**GIVEN INSTRUCTION:** Lay out the lines below as a two-column CSV with the headers "text" and "answer". Give one row per line, with its text and its answer each in a single quoted field and every line break replaced by a space, and leave out the pictures.

**DATA EXTRACT:**
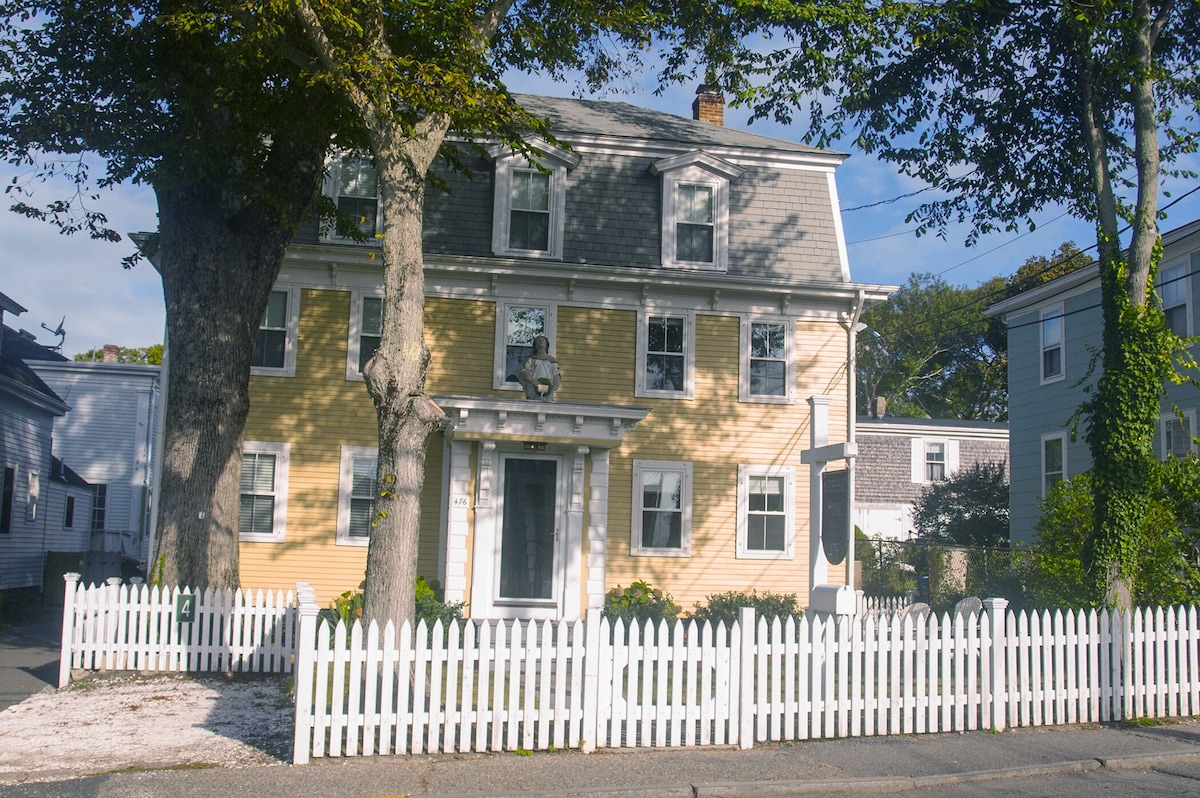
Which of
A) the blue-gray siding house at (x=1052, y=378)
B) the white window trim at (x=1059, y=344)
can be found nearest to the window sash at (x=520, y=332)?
the blue-gray siding house at (x=1052, y=378)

**REPLY TO THE EXERCISE:**
text,answer
"Which of A) the blue-gray siding house at (x=1052, y=378) B) the white window trim at (x=1059, y=344) can be found nearest to the window sash at (x=520, y=332)?","the blue-gray siding house at (x=1052, y=378)"